**Instrucciones**
[1] Responde brevemente a estas preguntas sobre el texto acerca de Margaret Thatcher:
(a) ¿Quién derrotó a John Major en las elecciones?
(b) ¿En qué año tuvo que vencer Thatcher una resistencia social mayor?
(c) ¿De qué dijo Thatcher que era síntoma aquel jovenzuelo?
[2] Prolonga el texto sobre Margaret Thatcher a partir de su última oración.

:: Fragmento ::

La imagino sentada en su sillón relamiéndose
mientras escucha el informativo. Ella, Margaret Thatcher, contempla cómo se culmina
su obra. Ella, la hierática Dama de Hierro, se permite una medio sonrisa
cómplice consigo misma, ahora es consciente de que ha ganado. No hace mucho que
recibió una aparente mala noticia: John Major, su legítimo hijo político, había
sido derrotado en las elecciones por el laborista Tony Blair. Pasado un tiempo
pudo comprobar que, más allá de las proclamas, más allá de las medidas, su
gobierno había sido de calado. Buena parte de las políticas más salvajes de
privatización y recortes, las que quizá ni ella misma se hubiera atrevido a
realizar, se fueron llevando a cabo con mucha menos resistencia social de la
que tuvo que vencer en 1984. Ahora, tres lustros después, Tony Blair seguía sus
pasos haciendo creer que representaba lo contrario. ¿Qué mejor triunfo? Sus rivales ejecutaban su política. Del viejo
laborismo no quedaban ni los restos. La señora Thatcher dejó dicho, para los
que le quisieran oír, que ese jovenzuelo era el síntoma de su mayor victoria.

:::
:: Material listado ::

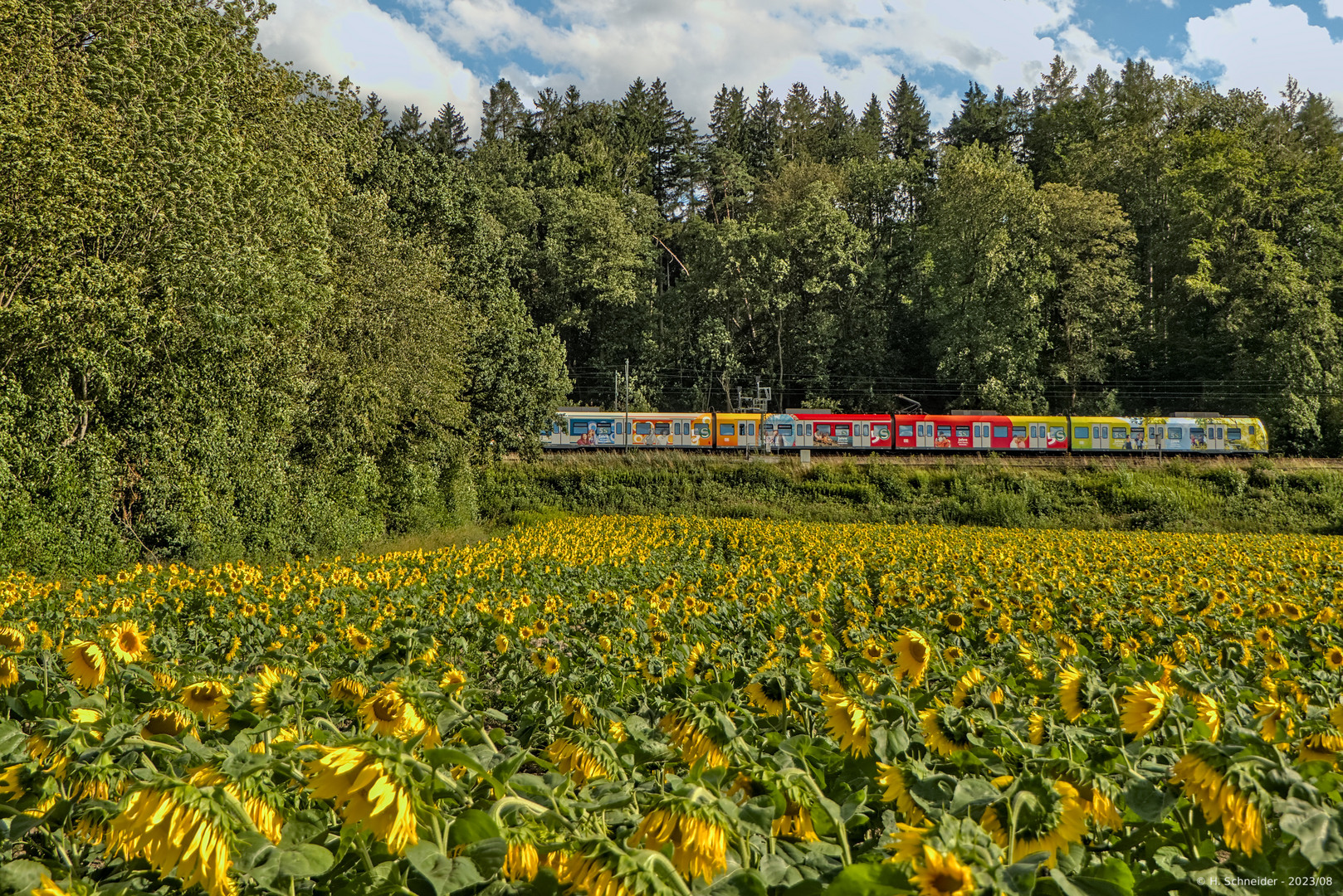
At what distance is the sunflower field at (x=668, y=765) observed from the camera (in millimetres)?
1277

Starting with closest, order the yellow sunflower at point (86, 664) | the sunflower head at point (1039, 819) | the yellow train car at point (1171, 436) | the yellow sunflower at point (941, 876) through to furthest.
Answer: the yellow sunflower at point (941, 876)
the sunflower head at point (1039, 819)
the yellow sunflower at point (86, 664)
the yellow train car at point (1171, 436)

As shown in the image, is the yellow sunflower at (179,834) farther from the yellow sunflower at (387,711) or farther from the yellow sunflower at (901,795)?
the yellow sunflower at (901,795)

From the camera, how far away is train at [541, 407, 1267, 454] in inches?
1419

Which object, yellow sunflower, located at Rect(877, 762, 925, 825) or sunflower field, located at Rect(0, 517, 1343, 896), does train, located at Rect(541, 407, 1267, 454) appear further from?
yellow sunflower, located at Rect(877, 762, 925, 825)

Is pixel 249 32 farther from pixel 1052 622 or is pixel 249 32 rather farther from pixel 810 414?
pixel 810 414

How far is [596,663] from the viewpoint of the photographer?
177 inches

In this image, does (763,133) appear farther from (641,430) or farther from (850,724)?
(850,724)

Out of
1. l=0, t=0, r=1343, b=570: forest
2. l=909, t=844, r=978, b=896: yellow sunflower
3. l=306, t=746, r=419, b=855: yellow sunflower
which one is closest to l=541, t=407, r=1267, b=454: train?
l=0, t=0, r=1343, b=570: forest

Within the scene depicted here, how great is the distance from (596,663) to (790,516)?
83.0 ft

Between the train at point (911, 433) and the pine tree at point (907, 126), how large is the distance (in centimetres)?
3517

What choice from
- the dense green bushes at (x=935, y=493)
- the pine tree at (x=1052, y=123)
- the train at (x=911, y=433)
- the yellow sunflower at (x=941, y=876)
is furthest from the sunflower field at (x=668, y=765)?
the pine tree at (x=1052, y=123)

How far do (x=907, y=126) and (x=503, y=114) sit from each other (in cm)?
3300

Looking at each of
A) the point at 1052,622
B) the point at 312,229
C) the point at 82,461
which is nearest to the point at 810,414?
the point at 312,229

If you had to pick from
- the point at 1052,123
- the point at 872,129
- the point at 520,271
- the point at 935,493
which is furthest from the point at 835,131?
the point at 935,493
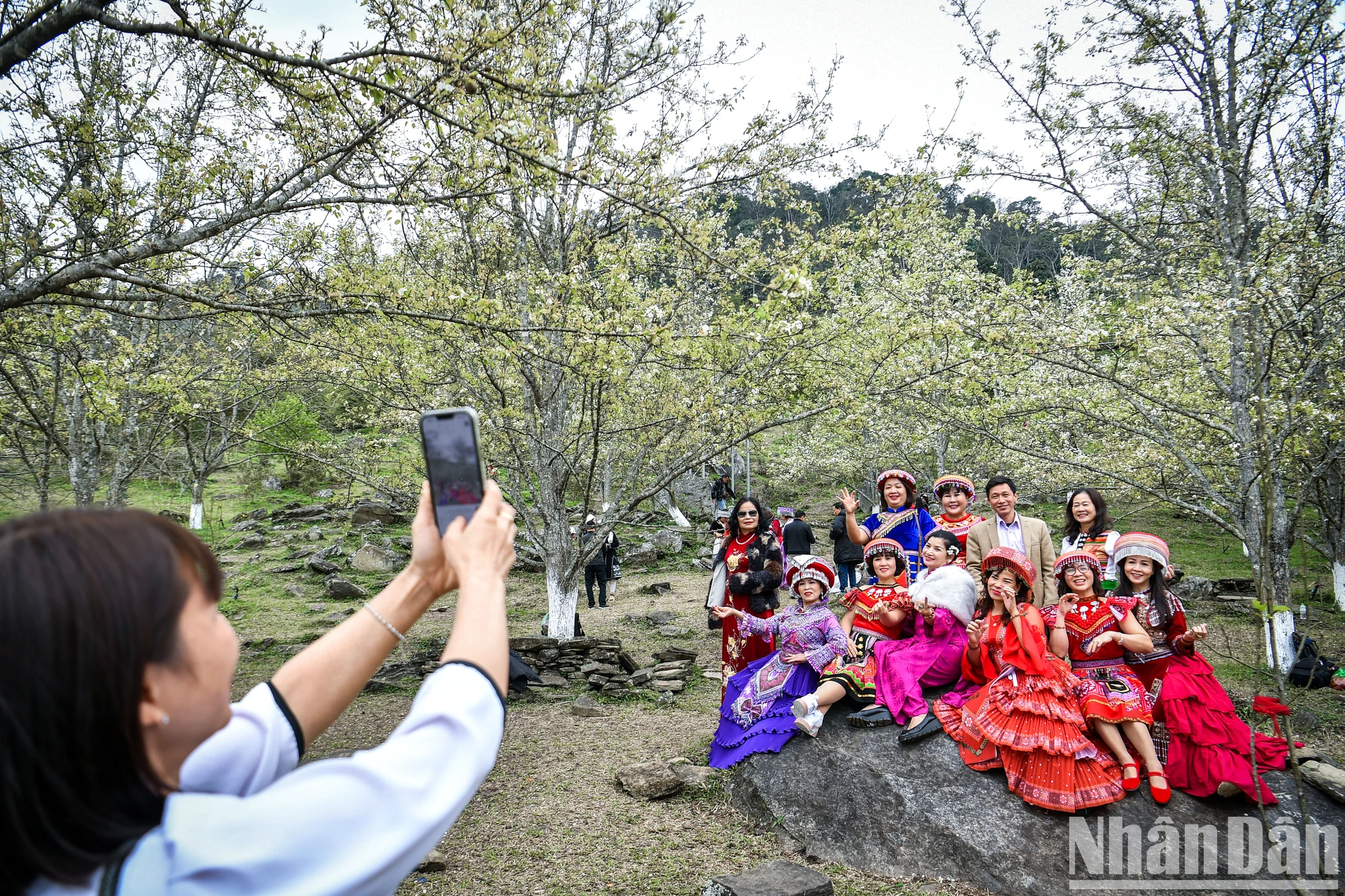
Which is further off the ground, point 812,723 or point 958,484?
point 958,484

:::

**Respuestas por apartado**
[1]
(a) El laborista Tony Blair.
(b) En 1984.
(c) De su mayor victoria.

[2]
Al fin y al cabo, esa tercera vía solo era una vía muerta, un recoveco
dialéctico para llegar a ninguna parte.
Al fin y al cabo, los laboristas,
bajo ese paraguas de que son los míos los que gobiernan, fueron dejando hacer;
bajo la amenaza de que fueran los otros los que se impusieran en posteriores
comicios, asumieron la impostura como mal menor.